◆ Yapılacak iş
Anayasa Mahkemesi kararında "II. BAŞVURU SÜRECİ" sözlerinin geçtiği yerden başlayıp "sonra Komisyona sunulmuştur." sözlerinden sonra durarak bu bölümü yeniden yazın; "Komisyona" ifadesini "Bölüme" ile değiştirin.

◆ Alıştırma metni
__________

TÜRKİYE CUMHURİYETİ
|
ANAYASA MAHKEMESİ
|
|
|
BİRİNCİ BÖLÜM
|
|
KARAR
|
|
REMZİYE UYAR VE DİĞERLERİ BAŞVURUSU
|
(Başvuru Numarası: 2014/2845)
|
|
Karar Tarihi: 7/6/2017
|
|
BİRİNCİ BÖLÜM
|
|
KARAR
|
|
Başkan
|
:
|
Burhan ÜSTÜN
|
Üyeler
|
:
|
Nuri
NECİPOĞLU
|
|
|
Kadir ÖZKAYA
|
|
|
Rıdvan GÜLEÇ
|
|
|
Yusuf Şevki
HAKYEMEZ
|
Raportör Yrd.
|
:
|
Derya ATAKUL
|
Başvurucular
|
:
|
1. Remziye
UYAR
|
|
|
2. Gül YARAR
|
|
|
3. Murat
MARHAN
|
|
|
4. Kadir
UYAR
|
|
|
5. Mehmet
MENGÜTEKİN
|
|
|
6. Nejla MENGÜTEKİN
|
|
|
7. Nur UYAR
|
|
|
8. Muhammet
Emin MARHAN
|
|
|
9. Hamza
MARHAN
|
Vekili
|
:
|
Av. Temel
ÇOLAK
|
|
|
|
I. BAŞVURUNUN KONUSU
1. Başvuru, murislerin trafik kazasında vefat etmeleri sonucu
ortaya çıkan maddi ve manevi zararın tazmini talebiyle açılan davada yargılamanın
uzun sürmesi nedeniyle makul sürede yargılanma ve mülkiyet haklarının ihlal
edildiği iddialarına ilişkindir.
II. BAŞVURU SÜRECİ
2. Başvuru 28/2/2014 tarihinde yapılmıştır.
3. Başvuru, başvuru formu ve eklerinin idari yönden yapılan ön
incelemesinden sonra Komisyona sunulmuştur.
4. Komisyonca başvurunun kabul edilebilirlik incelemesinin Bölüm
tarafından yapılmasına karar verilmiştir.
5. Bölüm Başkanı tarafından başvurunun kabul edilebilirlik ve
esas incelemesinin birlikte yapılmasına karar verilmiştir.
6. Başvuru belgelerinin bir örneği bilgi için Adalet Bakanlığına
(Bakanlık) gönderilmiştir. Bakanlık, Anayasa Mahkemesinin önceki kararlarına ve
bu kapsamda sunulan görüşlerine atfen başvuru hakkında görüş sunulmayacağını
bildirmiştir.

__________

(Kayıtlı girdiler)
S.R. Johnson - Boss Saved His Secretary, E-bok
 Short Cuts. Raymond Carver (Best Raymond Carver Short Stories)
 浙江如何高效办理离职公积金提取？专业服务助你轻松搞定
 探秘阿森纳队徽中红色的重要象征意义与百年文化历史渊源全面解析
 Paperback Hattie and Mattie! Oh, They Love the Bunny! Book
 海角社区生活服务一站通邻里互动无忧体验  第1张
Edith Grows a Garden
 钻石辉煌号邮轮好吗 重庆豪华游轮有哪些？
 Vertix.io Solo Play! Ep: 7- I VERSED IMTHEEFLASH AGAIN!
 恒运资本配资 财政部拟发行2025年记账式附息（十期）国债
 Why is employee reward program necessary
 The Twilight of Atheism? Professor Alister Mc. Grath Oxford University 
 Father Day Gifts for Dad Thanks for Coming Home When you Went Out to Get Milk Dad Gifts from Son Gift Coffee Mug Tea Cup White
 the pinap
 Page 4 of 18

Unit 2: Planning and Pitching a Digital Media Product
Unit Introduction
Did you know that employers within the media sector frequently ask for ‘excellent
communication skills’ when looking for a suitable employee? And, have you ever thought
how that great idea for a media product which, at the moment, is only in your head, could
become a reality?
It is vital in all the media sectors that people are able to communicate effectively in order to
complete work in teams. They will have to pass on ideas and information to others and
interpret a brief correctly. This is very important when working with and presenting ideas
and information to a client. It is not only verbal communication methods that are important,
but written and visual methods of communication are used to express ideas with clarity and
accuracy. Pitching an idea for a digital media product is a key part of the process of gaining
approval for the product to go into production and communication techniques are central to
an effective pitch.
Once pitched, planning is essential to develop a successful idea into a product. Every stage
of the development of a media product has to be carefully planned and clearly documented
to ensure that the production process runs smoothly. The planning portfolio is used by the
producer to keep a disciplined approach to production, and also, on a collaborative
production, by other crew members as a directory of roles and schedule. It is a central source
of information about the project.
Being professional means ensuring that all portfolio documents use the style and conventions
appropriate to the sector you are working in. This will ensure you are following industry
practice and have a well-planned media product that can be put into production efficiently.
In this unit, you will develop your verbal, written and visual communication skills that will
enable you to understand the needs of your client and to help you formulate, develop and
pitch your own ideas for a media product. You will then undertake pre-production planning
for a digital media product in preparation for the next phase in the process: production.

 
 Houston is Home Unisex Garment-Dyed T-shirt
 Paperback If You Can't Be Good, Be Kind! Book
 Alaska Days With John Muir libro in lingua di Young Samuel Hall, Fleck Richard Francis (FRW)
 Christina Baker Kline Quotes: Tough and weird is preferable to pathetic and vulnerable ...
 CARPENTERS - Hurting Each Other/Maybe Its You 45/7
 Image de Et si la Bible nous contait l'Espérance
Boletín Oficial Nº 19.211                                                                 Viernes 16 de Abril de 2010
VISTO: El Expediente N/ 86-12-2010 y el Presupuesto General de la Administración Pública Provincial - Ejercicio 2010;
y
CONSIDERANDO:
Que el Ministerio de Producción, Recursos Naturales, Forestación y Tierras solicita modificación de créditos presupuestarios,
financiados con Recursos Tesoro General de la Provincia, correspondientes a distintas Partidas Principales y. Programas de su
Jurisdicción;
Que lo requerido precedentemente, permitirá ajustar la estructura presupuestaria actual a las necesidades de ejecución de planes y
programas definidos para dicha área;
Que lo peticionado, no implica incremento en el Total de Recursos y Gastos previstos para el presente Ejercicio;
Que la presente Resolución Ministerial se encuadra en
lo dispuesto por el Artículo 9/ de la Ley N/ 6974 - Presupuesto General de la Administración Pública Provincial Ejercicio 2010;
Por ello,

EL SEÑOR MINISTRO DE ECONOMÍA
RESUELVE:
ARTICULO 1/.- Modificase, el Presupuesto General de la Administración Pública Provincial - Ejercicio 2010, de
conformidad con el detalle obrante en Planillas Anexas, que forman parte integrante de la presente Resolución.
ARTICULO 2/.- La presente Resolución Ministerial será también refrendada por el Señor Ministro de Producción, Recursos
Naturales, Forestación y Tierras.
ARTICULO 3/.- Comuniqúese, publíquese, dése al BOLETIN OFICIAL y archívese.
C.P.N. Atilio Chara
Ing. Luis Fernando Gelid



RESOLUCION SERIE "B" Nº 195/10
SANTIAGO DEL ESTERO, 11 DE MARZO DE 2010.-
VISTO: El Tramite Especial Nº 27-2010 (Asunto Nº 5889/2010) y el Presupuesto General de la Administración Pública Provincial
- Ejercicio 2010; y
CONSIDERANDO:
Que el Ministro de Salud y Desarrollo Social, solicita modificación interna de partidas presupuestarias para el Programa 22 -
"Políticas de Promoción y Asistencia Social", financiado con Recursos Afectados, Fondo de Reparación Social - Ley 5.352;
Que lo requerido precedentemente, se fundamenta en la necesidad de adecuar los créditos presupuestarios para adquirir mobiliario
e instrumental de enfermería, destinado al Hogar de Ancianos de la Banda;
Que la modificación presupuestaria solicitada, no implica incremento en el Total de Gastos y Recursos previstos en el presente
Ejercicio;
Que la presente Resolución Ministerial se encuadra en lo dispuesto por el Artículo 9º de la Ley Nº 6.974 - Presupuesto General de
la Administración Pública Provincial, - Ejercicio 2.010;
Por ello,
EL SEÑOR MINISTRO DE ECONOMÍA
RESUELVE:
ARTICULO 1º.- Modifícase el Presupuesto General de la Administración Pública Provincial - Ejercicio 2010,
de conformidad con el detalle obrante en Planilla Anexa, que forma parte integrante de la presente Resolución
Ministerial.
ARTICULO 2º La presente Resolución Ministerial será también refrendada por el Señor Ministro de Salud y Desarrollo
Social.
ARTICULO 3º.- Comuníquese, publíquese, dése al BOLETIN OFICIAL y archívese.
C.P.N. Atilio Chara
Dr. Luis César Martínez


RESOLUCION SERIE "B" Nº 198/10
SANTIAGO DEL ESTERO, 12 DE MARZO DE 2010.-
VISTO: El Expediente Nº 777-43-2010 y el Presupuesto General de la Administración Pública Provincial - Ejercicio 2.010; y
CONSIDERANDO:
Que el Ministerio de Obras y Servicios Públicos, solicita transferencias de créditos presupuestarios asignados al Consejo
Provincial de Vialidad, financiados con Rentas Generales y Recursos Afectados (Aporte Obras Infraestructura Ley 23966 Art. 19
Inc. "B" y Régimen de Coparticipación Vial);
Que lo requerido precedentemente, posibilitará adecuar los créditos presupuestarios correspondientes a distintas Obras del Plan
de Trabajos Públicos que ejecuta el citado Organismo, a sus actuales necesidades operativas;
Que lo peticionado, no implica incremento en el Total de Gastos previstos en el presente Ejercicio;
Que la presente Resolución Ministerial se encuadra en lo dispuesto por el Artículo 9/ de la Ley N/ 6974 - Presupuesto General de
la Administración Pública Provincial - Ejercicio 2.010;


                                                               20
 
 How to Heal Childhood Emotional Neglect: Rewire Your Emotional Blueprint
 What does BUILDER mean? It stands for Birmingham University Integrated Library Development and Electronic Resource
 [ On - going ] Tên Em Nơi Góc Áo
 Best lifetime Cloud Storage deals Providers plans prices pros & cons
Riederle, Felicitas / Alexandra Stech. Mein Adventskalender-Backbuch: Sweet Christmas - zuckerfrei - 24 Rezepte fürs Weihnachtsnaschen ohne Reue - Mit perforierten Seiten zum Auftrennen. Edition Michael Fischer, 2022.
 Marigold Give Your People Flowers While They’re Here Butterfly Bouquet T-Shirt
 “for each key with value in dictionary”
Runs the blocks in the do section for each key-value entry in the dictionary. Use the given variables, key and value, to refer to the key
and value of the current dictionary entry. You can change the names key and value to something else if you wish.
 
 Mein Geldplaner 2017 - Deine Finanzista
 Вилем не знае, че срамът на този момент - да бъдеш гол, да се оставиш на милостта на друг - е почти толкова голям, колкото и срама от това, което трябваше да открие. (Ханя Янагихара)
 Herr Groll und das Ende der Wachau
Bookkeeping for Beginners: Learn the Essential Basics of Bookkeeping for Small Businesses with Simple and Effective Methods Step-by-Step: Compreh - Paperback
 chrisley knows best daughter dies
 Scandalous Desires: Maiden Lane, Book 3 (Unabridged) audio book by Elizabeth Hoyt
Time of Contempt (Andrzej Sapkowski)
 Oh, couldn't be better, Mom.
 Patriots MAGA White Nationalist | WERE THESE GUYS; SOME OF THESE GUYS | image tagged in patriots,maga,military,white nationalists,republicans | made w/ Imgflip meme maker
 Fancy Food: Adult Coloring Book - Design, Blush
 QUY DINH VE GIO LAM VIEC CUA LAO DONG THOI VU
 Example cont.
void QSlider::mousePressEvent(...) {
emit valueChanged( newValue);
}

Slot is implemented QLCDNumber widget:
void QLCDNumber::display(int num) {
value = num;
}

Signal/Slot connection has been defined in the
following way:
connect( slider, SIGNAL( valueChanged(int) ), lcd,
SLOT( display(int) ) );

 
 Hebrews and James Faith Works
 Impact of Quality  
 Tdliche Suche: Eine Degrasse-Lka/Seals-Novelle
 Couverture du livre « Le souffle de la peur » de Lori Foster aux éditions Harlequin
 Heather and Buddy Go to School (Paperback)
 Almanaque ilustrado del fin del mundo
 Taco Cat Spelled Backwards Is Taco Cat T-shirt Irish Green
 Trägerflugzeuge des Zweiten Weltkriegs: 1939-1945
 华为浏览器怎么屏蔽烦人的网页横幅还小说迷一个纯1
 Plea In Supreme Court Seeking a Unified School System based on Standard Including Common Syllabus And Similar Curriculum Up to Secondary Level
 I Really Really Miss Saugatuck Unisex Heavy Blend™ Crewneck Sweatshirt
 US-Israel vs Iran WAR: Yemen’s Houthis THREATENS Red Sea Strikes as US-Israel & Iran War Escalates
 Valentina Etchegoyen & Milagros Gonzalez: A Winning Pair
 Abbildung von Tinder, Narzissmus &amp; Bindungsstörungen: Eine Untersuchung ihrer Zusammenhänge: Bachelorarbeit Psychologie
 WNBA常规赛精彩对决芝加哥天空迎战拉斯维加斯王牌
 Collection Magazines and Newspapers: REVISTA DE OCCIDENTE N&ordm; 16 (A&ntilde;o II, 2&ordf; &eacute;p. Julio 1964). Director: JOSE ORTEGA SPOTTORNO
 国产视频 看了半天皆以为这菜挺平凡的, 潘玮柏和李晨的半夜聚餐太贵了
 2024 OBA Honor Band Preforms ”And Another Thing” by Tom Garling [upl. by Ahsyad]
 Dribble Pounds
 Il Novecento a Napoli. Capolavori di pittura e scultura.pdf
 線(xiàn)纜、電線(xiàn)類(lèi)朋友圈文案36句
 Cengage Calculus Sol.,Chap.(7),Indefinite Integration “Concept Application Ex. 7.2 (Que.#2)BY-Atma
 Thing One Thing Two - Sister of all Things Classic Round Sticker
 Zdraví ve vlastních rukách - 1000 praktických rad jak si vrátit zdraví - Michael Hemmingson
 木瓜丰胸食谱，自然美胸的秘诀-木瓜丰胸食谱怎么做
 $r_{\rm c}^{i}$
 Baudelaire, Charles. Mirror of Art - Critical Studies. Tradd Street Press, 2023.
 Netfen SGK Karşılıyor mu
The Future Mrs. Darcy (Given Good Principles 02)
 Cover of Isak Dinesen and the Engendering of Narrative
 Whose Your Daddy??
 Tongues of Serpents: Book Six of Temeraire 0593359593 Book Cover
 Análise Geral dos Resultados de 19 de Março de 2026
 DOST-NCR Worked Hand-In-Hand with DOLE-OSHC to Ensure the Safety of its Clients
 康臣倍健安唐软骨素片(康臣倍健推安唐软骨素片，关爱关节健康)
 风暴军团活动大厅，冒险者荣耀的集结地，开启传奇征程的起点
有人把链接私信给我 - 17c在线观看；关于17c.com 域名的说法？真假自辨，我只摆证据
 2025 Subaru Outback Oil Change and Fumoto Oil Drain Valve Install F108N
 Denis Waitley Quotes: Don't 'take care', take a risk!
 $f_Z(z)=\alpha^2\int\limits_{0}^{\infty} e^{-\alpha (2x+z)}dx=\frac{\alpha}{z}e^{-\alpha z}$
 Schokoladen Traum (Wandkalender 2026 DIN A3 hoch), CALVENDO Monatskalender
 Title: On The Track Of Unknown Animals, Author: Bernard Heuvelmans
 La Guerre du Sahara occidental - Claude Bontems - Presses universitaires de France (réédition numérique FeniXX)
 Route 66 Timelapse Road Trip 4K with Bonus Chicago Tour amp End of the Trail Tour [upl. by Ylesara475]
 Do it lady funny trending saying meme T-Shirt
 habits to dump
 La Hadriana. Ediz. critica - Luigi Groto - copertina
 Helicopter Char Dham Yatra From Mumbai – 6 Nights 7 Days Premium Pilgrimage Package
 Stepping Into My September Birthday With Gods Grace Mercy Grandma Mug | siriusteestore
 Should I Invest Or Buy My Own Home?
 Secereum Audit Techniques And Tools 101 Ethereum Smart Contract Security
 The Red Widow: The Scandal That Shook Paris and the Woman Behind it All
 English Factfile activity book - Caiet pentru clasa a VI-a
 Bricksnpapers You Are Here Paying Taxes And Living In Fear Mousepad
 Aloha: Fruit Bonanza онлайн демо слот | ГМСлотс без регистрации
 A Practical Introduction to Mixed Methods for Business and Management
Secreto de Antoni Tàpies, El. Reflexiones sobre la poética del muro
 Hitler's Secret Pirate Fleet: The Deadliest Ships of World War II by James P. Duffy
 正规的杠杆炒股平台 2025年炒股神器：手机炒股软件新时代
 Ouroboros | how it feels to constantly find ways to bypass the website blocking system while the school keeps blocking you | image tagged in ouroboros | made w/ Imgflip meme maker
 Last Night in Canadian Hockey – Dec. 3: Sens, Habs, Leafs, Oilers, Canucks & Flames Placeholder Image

__________

◆ Yanıt alanı
II. BAŞVURU SÜRECİ
2. Başvuru 28/2/2014 tarihinde yapılmıştır.
3. Başvuru, başvuru formu ve eklerinin idari yönden yapılan ön
incelemesinden sonra Bölüme sunulmuştur.